This dispatch is from the AJC's Aaron Gould Sheinin, who is embedded with Michelle Nunn's campaign this week:

Cruising down Georgia's backroads between Columbus and Macon on Tuesday, Democratic U.S. Senate hopeful Michelle Nunn opened up about the highs and lows of the campaign trail, her race against Republican David Perdue and her reaction to that controversial flyer referencing Ferguson, Mo.

She's made the middle row of a white Dodge minivan her mobile headquarters in the final leg of the race, and she sat down with us after offering a La Croix sparkling water and a slice from the Columbus pizzeria she just left.

The daughter of the famously pragmatic, centrist U.S. Sen. Sam Nunn, D-Ga., the younger Nunn has worked to build her campaign in a similar model: Work with whomever is willing to collaborate, if it makes sense and makes things better. She said she’s been surprised that Perdue has chosen a seemingly opposite path.

“He has made no inroads to talk about moderation and certainly has not tried to claim the center and in fact has done the opposite of that,” she said, as pecan plantations fly by the driver’s side window, pastures and scrub brush on the other.

“Talk about (incumbent Georgia Republican U.S. Sens.) Johnny Isakson or Saxby Chambliss. He hasn’t campaigned in their model or talked about them as role models in any way. I’ve done a lot more of that then he has.”

It’s not just Perdue, she said. The Senate has changed since the time of Sam Nunn, Alan Simpson, R-Wyo., and Fritz Hollings, D-S.C.

"Who we're sending to Washington has changed it," she said. "You send (Texas Republican Sen.) Ted Cruz to Washington and David Perdue campaigns with Ted Cruz, that does say something about the kind of senator he will be. And I don't think that's what we need."

Cruz was the architect of last year’s government shutdown. The three-week exercise led to 70,000 Georgians being furloughed and is a regular topic in Nunn’s campaign stops, particularly in military towns like Columbus, which were hurt more.

“My dad, Fritz Hollings, they had friends across the aisle,” Nunn said. “I think there was a much more collegial set of relationships in Washington.”

Nunn, should she win and Democrats maintain their majority, realizes that majority will likely be smaller than it is now. It could be she’s the 51st vote, in fact. Having run a campaign based on working across the aisle, for the common good and not the good of the party, is she ready for the intense pressure she could face to toe the party line?

“My entire orientation is around working together,” she said. “I’m going to do the right thing for Georgia and what I think is in the right interest of the nation. That’s all the pressure I’ll feel. I’m not at all worried about the political pressure of my party.”

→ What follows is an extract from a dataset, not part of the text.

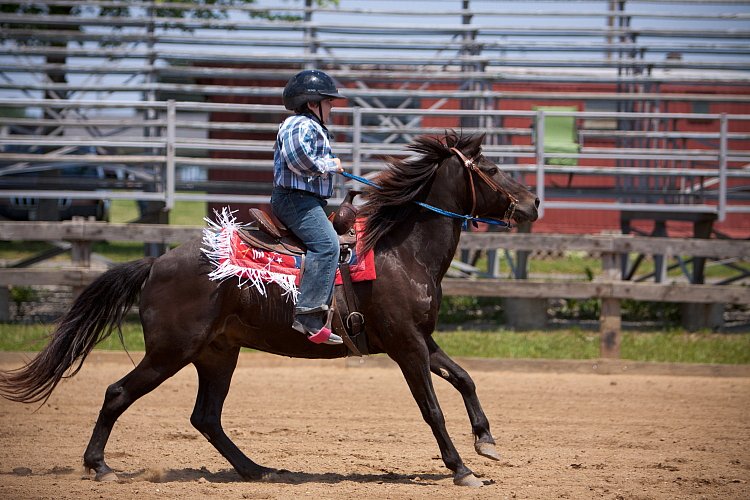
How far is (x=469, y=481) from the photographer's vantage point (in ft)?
19.1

As proof, she said she just questioned by a group of Democratic ladies at the Columbus pizzeria she just left – about the Keystone pipeline.

She's in favor of building it. These ladies, like many Democrats, oppose it.

“Look, none of us agree 100 percent of the time,” she said. “The question is are we going to exercise good judgment based on the facts and what we think is in the best interest of Georgia.”

Then there's that flyer. The Democratic Party of Georgia raised eyebrows and anger on the right with a mail piece that encourages people to vote "if you want to prevent another Ferguson." It's a reference to the Missouri town where a white police officer shot a young, unarmed black man.

Democrats have said the flyer is intended to spur people to the polls and ensure they have a voice in the political process. Nunn, asked about it almost everywhere she goes, has said the flyer ought to start “a conversation.” A conversation, she said, about race, and community and justice.

But she has steadfastly avoided saying whether she supported or opposed the flyer. So has Democrat Jason Carter, the gubernatorial contender, who said at a debate he hadn't looked at it yet.

In the minivan Tuesday, Nunn recalled seeing it for the first time.

“Somebody brought it to me and showed it to me the first time when I was speaking in … I don’t remember where I was,” she said. “Did it surprise me? It is an evocative and provocative piece."

The issue has taken hold in Georgia, she said, especially among black voters key to her party's success in Georgia.

“I have heard and spent time with people in the state of Georgia who have talked about how Ferguson is a point, is a touchstone for them, for involvement and participation,” she said. “And I’ve heard (Democratic Congressman) John Lewis talk about it. It’s certainly something I’ve heard from a lot of people.”